One easy way to improve your cash flow is to accept or require up-front deposits or retainers from clients or customers before you do the actual work. In other words, before you begin work or order inventory or do whatever is the first step in your business for completing a sale, you collect cold, hard cash.
Unfortunately, these customer deposits, as they’re called, create a bit of bookkeeping trouble. The question becomes, basically, how do you record a check or cash deposit for stuff that you haven’t yet done or sold? You have two basic options:
- The Easy Way: You can record a sales receipt for the service or product. In this way, you count the cash coming into your business, and you recognize the revenue.

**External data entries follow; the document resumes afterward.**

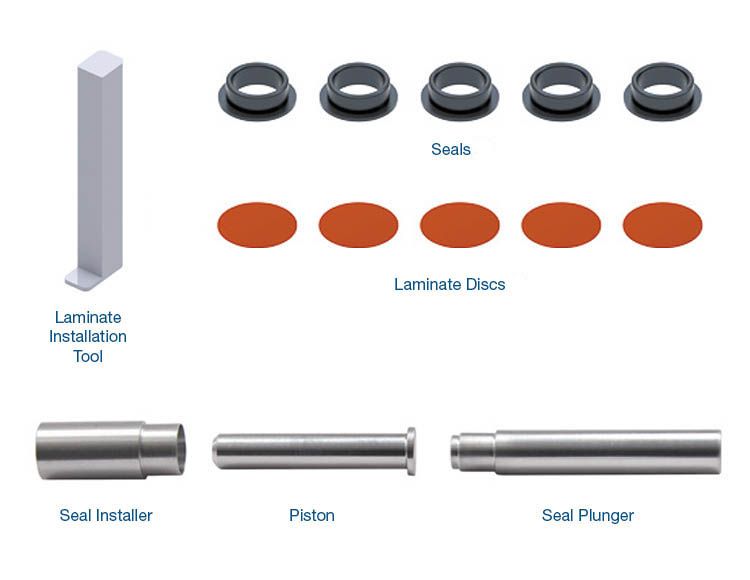 Seals

Laminate Discs

Laminate Installation Tool

Seal Installer

Piston

Seal Plunger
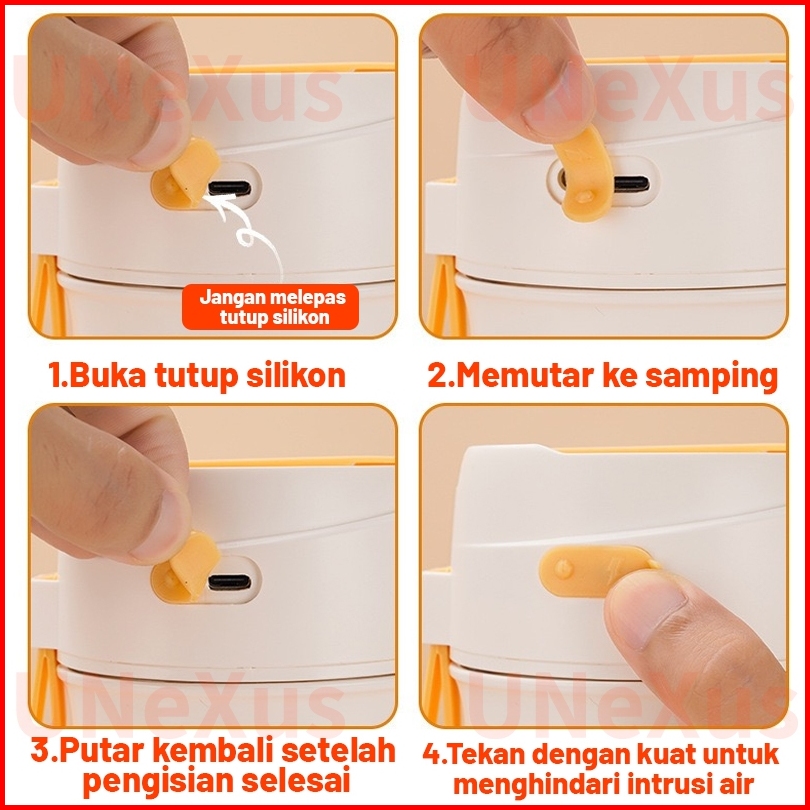 UNeXus

UNeXus

Jangan melepas tutup silikon

1.Buka tutup silikon

2.Memutar ke samping

UNeXus

UNeXus

3.Putar kembali setelah pengisian selesai

4.Tekan dengan kuat untuk menghindari intrusi air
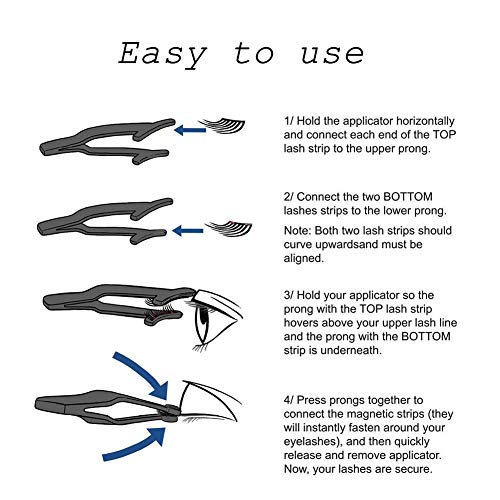 Easy to use

1/ Hold the applicator horizontally and connect each end of the TOP lash strip to the upper prong.

2/ Connect the two BOTTOM lashes strips to the lower prong.

Note: Both two lash strips should curve upwardsand must be aligned.

3/ Hold your applicator so the prong with the TOP lash strip hovers above your upper lash line and the prong with the BOTTOM strip is underneath.

4/ Press prongs together to connect the magnetic strips (they will instantly fasten around your eyelashes), and then quickly release and remove applicator. Now, your lashes are secure.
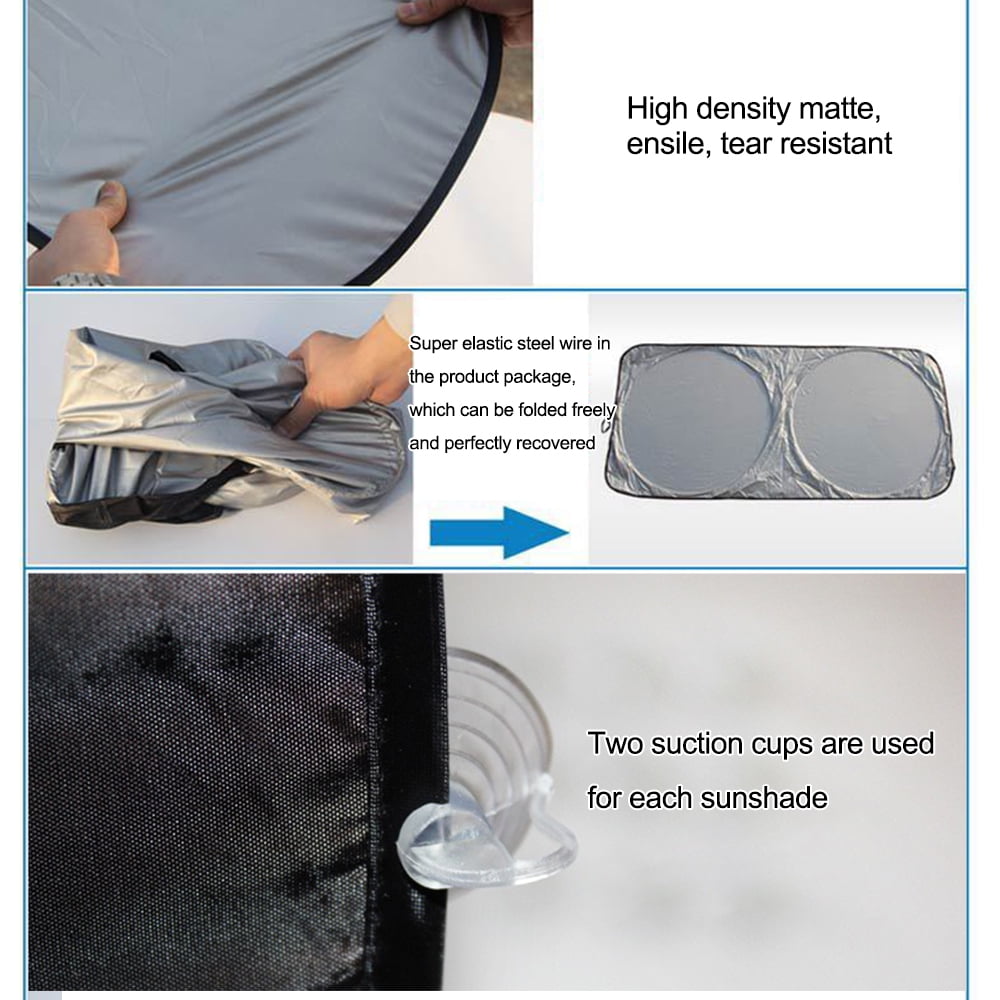 High density matte, ensile, tear resistant

Super elastic steel wire in the product package, which can be folded freely and perfectly recovered

Two suction cups are used for each sunshade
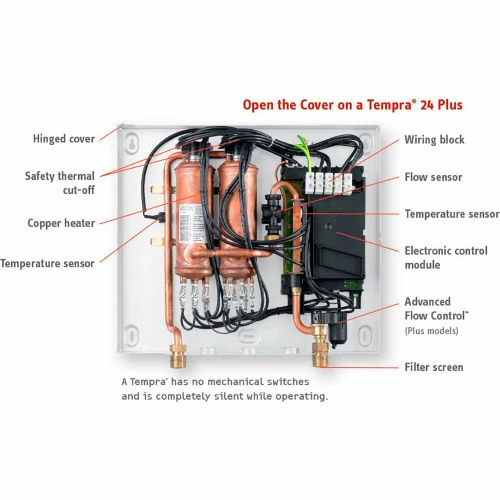 Open the Cover on a Tempra® 24 Plus

Hinged cover

Safety thermal cut-off

Copper heater

Temperature sensor

Wiring block

Flow sensor

Temperature sensor

Electronic control module

Advanced Flow Control™ (Plus models)

Filter screen

A Tempra® has no mechanical switches and is completely silent while operating.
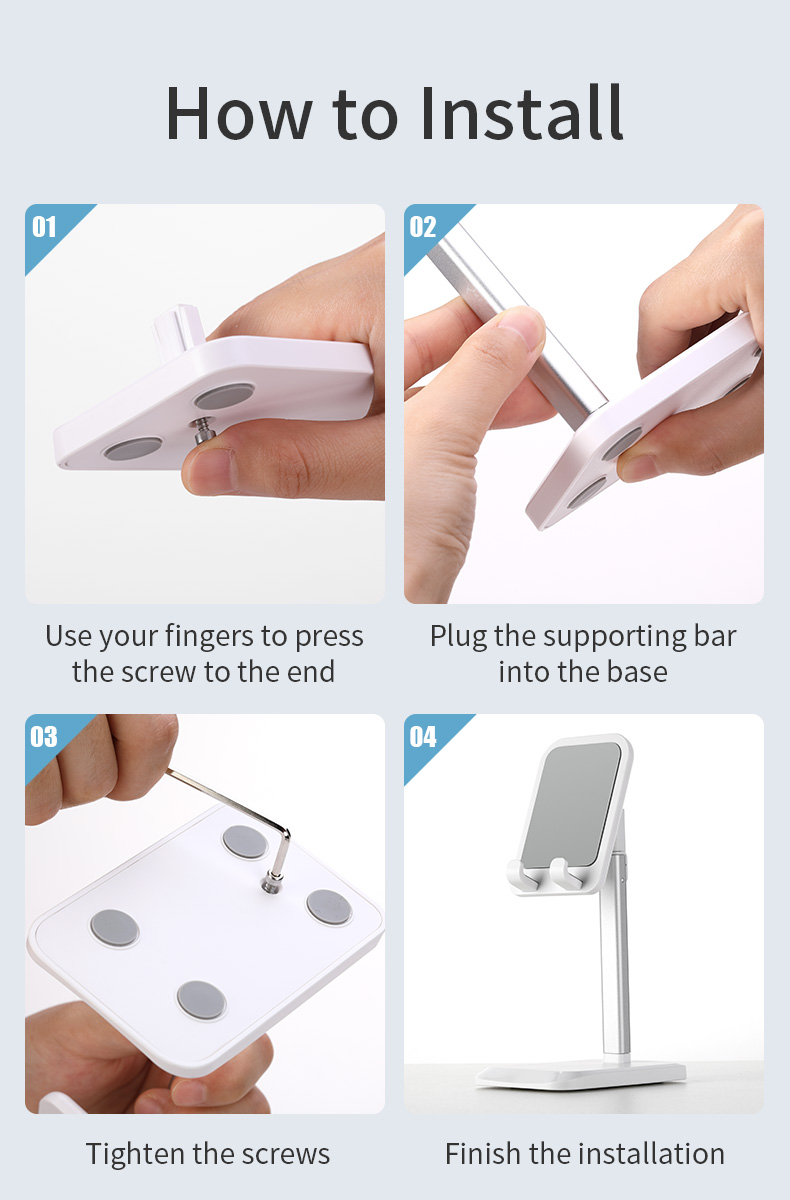 How to Install

01

Use your fingers to press the screw to the end

02

Plug the supporting bar into the base

03

Tighten the screws

04

Finish the installation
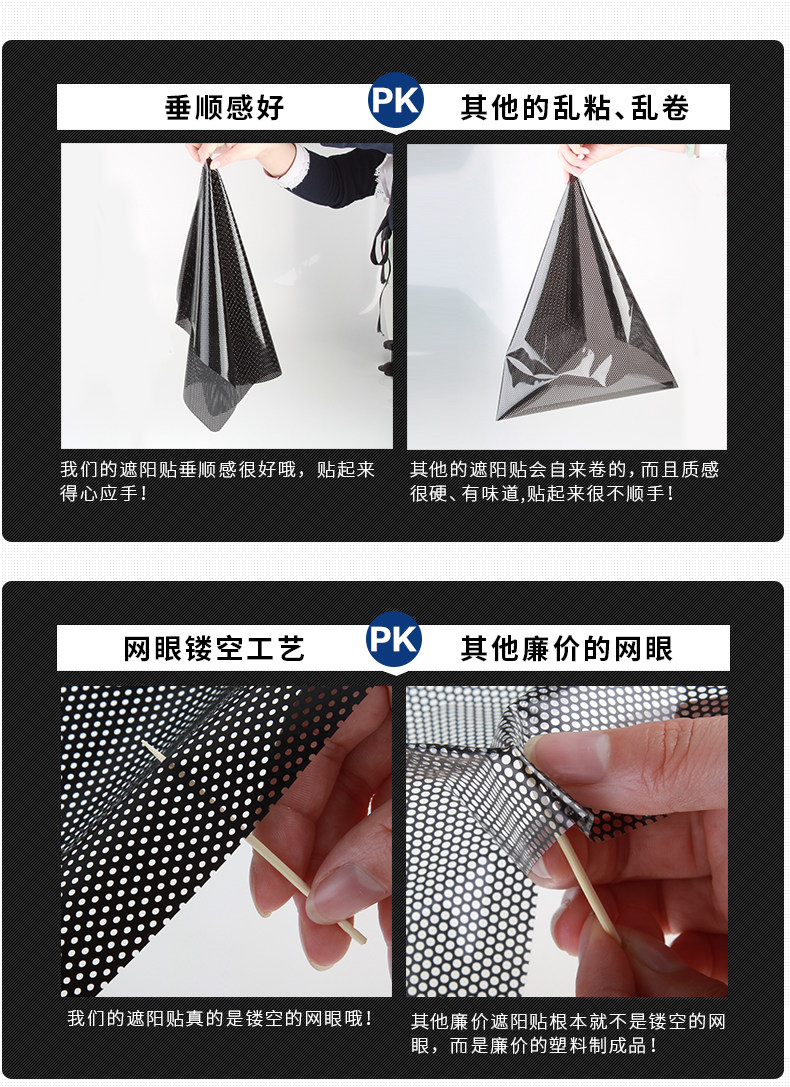 垂顺感好

PK

其他的乱粘、乱卷

我们的遮阳贴垂顺感很好哦，贴起来得心应手！

其他的遮阳贴会自来卷的，而且质感很硬、有味道,贴起来很不顺手！

网眼镂空工艺

PK

其他廉价的网眼

我们的遮阳贴真的是镂空的网眼哦！

其他廉价遮阳贴根本就不是镂空的网眼，而是廉价的塑料制成品！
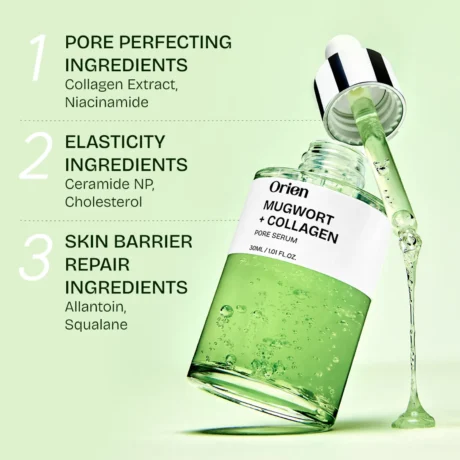 1 PORE PERFECTING INGREDIENTS
Collagen Extract, Niacinamide

2 ELASTICITY INGREDIENTS
Ceramide NP, Cholesterol

3 SKIN BARRIER REPAIR INGREDIENTS
Allantoin, Squalane

Orien
MUGWORT + COLLAGEN
PORE SERUM
30ML / 1.01 FL.OZ.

Note, too, that if the deposit is nonrefundable — and for cash-flow purposes, the deposit should be nonrefundable — you should count the revenue when you receive the deposit if you’re a cash-basis taxpayer. (You probably are a cash-basis taxpayer, but ask your tax adviser if you aren’t sure.)
- The Precise Way: You can recognize the deposit as a new liability. You do this by creating a journal entry that records the increase in your cash account and that records the increase in your Customer Deposits current liability account. If the deposit is refundable and you’re a cash-basis taxpayer, or if you’re an accrual-basis taxpayer, you probably should use this method. When your sale is completed and invoiced later, use the Customer Deposit item as a minus amount in the sales invoice to move the amount from the liability account and apply it to the invoice balance due.